▶ **Supplied information**:
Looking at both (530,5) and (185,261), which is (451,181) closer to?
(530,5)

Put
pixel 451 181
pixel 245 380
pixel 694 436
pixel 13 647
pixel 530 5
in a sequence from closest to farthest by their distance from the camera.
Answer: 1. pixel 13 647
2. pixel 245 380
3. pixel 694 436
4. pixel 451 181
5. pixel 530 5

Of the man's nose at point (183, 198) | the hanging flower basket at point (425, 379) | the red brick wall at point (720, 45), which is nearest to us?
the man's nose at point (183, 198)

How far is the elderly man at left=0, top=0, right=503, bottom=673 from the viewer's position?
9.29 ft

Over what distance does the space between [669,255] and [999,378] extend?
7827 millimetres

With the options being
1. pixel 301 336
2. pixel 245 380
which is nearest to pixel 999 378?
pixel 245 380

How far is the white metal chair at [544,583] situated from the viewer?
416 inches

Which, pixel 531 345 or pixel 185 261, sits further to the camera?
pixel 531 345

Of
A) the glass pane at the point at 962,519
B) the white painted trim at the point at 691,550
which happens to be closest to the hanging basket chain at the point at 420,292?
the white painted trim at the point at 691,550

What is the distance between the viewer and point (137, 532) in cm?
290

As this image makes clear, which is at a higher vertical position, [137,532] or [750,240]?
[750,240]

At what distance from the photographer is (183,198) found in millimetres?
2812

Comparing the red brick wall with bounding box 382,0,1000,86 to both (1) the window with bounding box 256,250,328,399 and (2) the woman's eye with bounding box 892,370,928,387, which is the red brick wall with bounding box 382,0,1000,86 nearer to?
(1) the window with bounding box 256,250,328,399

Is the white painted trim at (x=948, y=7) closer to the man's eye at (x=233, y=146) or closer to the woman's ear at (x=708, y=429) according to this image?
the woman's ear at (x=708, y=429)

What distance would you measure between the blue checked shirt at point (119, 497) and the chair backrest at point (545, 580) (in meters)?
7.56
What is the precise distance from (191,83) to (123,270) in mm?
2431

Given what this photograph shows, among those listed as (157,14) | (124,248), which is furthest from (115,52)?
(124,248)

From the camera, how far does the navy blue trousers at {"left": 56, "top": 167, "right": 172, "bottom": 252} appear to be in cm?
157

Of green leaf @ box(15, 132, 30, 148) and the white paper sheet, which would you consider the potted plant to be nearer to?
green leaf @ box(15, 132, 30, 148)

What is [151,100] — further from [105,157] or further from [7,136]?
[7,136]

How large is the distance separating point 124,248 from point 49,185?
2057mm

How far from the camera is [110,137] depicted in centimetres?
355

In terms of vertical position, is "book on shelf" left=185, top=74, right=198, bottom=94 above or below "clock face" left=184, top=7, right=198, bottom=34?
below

▶ **What to produce**:
Format every line of the records above as a JSON list of strings, with one string per line and no entries for blank lines.

▶ **Reply to the exercise**:
[
  "Looking at both (530,5) and (185,261), which is (451,181) closer to?",
  "(530,5)",
  "Put",
  "pixel 451 181",
  "pixel 245 380",
  "pixel 694 436",
  "pixel 13 647",
  "pixel 530 5",
  "in a sequence from closest to farthest by their distance from the camera.",
  "Answer: 1. pixel 13 647",
  "2. pixel 245 380",
  "3. pixel 694 436",
  "4. pixel 451 181",
  "5. pixel 530 5",
  "Of the man's nose at point (183, 198) | the hanging flower basket at point (425, 379) | the red brick wall at point (720, 45), which is nearest to us?",
  "the man's nose at point (183, 198)",
  "How far is the elderly man at left=0, top=0, right=503, bottom=673 from the viewer's position?",
  "9.29 ft",
  "Over what distance does the space between [669,255] and [999,378] extend?",
  "7827 millimetres",
  "With the options being",
  "1. pixel 301 336",
  "2. pixel 245 380",
  "which is nearest to pixel 999 378?",
  "pixel 245 380",
  "How far is the white metal chair at [544,583] situated from the viewer?",
  "416 inches",
  "Which, pixel 531 345 or pixel 185 261, sits further to the camera?",
  "pixel 531 345",
  "Of",
  "A) the glass pane at the point at 962,519",
  "B) the white painted trim at the point at 691,550",
  "which happens to be closest to the hanging basket chain at the point at 420,292?",
  "the white painted trim at the point at 691,550",
  "What is the distance between the viewer and point (137, 532) in cm?",
  "290",
  "As this image makes clear, which is at a higher vertical position, [137,532] or [750,240]?",
  "[750,240]",
  "At what distance from the photographer is (183,198) found in millimetres?",
  "2812",
  "Comparing the red brick wall with bounding box 382,0,1000,86 to both (1) the window with bounding box 256,250,328,399 and (2) the woman's eye with bounding box 892,370,928,387, which is the red brick wall with bounding box 382,0,1000,86 nearer to?",
  "(1) the window with bounding box 256,250,328,399",
  "Is the white painted trim at (x=948, y=7) closer to the man's eye at (x=233, y=146) or closer to the woman's ear at (x=708, y=429) according to this image?",
  "the woman's ear at (x=708, y=429)",
  "What distance would you measure between the blue checked shirt at point (119, 497) and the chair backrest at point (545, 580) (in meters)?",
  "7.56",
  "What is the precise distance from (191,83) to (123,270) in mm?",
  "2431",
  "Given what this photograph shows, among those listed as (157,14) | (124,248), which is furthest from (115,52)?",
  "(124,248)",
  "From the camera, how far does the navy blue trousers at {\"left\": 56, \"top\": 167, \"right\": 172, \"bottom\": 252} appear to be in cm?",
  "157",
  "Of green leaf @ box(15, 132, 30, 148) and the white paper sheet, which would you consider the potted plant to be nearer to?",
  "green leaf @ box(15, 132, 30, 148)",
  "What is [151,100] — further from [105,157] or further from [7,136]?",
  "[7,136]",
  "How large is the distance separating point 124,248 from point 49,185?",
  "2057mm",
  "How far from the camera is [110,137] depicted in centimetres?",
  "355",
  "In terms of vertical position, is \"book on shelf\" left=185, top=74, right=198, bottom=94 above or below \"clock face\" left=184, top=7, right=198, bottom=34?",
  "below"
]